How CAS communities of practice can help you

08 July 2019

CAS Communities of Practice are groups of teachers who are enthusiastic about Computing, coming together to share ideas and resources.  They are run by teachers and provide an opportunity for professionals in the local area to benefit from support, training and expertise outside the remit of their own school. CAS Communities are either primary, secondary or mixed and meet three times a year, on a termly basis. It is free to sign your school up to Computing at School and also to join a CAS Community. If you would like to join, first enrol your school as a member of CAS (https://www.computingatschool.org.uk). Once registered, use your school’s postcode to search for your nearest CAS Community. Each Community has its own page where forthcoming meetings are advertised – don’t forget to sign up to the event to let the leader know you plan to attend!

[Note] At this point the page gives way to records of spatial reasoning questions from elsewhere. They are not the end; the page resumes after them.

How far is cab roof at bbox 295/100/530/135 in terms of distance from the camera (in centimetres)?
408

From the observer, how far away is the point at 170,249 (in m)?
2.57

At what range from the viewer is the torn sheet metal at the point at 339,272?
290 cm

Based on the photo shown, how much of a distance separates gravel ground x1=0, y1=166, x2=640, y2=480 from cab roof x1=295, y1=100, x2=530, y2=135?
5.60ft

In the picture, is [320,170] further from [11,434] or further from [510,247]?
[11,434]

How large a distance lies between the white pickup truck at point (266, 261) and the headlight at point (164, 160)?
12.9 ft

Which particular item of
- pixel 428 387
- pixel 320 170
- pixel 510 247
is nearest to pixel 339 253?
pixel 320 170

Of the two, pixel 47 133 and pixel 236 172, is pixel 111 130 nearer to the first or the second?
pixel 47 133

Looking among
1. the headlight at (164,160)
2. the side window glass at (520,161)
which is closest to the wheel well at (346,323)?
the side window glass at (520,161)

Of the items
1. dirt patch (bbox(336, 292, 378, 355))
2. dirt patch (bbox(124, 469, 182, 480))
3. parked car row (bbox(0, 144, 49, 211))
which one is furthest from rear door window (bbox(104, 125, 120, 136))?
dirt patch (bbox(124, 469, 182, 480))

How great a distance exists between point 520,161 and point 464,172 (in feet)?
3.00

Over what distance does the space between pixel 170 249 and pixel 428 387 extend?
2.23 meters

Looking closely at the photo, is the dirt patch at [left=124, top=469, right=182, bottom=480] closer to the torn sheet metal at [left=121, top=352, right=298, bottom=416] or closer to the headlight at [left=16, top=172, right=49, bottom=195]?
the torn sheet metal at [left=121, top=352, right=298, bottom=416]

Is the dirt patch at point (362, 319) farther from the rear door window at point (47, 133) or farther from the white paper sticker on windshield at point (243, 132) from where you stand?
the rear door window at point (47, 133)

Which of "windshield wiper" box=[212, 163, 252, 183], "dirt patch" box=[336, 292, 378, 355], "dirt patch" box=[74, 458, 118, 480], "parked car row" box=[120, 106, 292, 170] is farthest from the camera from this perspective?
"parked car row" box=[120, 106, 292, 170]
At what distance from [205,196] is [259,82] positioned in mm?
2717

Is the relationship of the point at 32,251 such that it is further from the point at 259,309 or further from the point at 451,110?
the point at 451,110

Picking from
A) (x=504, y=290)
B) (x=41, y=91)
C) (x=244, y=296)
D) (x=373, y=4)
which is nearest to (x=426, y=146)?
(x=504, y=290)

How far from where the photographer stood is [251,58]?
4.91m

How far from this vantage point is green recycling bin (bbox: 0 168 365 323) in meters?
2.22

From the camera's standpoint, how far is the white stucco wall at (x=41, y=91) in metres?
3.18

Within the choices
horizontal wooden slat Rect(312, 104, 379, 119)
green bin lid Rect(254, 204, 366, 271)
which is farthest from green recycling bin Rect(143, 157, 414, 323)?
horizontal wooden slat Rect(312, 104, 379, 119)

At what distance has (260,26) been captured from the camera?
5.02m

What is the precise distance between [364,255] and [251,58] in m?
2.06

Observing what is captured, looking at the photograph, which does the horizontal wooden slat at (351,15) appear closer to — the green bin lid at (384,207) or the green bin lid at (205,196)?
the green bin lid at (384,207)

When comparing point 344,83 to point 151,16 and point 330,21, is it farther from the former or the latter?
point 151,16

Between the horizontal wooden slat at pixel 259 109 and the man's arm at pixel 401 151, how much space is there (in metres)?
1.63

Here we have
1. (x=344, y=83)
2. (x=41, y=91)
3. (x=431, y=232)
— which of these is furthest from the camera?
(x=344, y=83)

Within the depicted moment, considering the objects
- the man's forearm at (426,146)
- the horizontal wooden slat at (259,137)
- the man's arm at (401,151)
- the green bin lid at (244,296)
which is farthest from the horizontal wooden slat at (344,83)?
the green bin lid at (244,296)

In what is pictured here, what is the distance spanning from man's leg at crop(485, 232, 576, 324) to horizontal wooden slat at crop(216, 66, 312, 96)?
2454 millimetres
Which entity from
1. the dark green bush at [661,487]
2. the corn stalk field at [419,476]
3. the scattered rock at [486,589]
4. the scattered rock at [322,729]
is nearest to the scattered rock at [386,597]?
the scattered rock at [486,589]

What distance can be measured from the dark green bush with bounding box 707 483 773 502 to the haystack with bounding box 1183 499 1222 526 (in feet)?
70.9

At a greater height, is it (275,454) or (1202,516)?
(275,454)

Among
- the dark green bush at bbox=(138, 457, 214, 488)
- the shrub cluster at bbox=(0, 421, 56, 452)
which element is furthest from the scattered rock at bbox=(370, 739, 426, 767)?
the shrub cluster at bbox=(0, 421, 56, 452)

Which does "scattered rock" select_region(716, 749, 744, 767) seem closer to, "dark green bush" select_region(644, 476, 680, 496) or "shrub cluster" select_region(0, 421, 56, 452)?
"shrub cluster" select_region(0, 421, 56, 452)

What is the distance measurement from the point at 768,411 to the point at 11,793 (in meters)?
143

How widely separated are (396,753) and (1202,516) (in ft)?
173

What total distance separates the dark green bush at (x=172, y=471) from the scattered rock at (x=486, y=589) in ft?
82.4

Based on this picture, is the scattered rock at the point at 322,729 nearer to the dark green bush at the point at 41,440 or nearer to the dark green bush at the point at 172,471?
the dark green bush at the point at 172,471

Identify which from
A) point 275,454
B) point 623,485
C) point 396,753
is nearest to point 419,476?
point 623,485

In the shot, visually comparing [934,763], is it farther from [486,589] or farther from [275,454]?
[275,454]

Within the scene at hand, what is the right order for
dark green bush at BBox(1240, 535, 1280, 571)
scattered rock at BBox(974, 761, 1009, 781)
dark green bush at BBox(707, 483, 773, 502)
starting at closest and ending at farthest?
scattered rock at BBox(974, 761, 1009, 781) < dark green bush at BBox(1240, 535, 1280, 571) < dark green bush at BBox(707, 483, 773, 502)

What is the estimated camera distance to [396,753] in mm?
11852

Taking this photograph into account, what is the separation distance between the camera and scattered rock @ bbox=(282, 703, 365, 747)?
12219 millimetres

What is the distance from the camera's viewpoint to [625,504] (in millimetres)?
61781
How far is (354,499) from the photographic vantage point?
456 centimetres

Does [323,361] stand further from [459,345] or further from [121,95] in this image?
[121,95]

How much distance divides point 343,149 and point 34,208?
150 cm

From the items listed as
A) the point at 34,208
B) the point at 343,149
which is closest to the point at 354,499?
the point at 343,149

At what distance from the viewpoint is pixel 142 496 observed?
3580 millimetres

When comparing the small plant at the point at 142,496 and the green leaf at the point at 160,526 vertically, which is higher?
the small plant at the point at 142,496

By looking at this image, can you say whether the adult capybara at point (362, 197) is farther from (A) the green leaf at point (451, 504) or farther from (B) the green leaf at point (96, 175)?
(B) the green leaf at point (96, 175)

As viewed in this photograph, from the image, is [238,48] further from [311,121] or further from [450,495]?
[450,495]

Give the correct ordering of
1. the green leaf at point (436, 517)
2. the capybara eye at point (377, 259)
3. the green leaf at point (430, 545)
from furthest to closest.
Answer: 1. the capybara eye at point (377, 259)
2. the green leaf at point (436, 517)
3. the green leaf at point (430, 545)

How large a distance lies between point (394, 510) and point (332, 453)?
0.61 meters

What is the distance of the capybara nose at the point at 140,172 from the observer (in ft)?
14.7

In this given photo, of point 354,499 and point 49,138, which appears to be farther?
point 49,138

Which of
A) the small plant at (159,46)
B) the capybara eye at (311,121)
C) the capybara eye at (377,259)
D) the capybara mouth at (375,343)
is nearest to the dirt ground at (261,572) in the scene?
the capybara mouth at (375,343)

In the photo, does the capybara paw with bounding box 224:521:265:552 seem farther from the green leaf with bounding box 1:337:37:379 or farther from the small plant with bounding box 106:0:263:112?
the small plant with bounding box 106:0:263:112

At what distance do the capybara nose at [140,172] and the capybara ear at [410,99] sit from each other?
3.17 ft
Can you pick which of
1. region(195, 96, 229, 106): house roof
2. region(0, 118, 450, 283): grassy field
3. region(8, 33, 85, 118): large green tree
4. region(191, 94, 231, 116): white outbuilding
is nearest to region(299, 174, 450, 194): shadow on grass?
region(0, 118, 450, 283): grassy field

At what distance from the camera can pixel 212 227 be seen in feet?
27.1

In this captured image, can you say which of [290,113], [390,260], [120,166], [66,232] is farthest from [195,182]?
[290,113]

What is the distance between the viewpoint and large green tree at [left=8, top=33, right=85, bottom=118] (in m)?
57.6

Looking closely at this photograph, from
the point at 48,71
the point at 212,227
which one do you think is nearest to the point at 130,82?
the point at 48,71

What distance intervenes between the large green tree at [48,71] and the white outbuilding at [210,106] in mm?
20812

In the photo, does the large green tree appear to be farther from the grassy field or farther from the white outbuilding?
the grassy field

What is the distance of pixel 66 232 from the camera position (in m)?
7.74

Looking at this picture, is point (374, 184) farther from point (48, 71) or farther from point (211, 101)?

Meetings can be hosted in a variety of places, ranging from a classroom of a local school to a nearby place of interest.  The most interesting CAS Community meeting I’ve attended was led by CAS Community Leader Robert Leeman and held at The Centre for Computing History (http://www.computinghistory.org.uk/).

There are many benefits to being associated with Computing at School.  Not only will you be able to seek support from a local community, but through the online forums there is an ever-increasing network of like-minded professionals who can offer ideas and advice for teaching computer science.

CAS through the BCS The Chartered Institute for IT, forms part of the National Centre for Computing Education (NCCE) and through this association you will have the opportunity to access a variety of free face-to-face and online courses. These cover topics taught from KS 1 - 4, are available in locations across England and can be viewed here.

As a former primary teacher who led computing for a number of years, I cannot recommend Computing at School more highly to you!  Joining CAS and getting involved with a CAS Community will really help you move computing forward in your school.  By sharing good practice, you will save valuable time.  

By listening to others, you will be reinvigorated and enthused to try out new ideas and approaches.  Through participating in CPD, you will further your own understanding of computer science and ultimately be encouraged on your school’s journey towards excellence in computing.  So, what are you waiting for?!!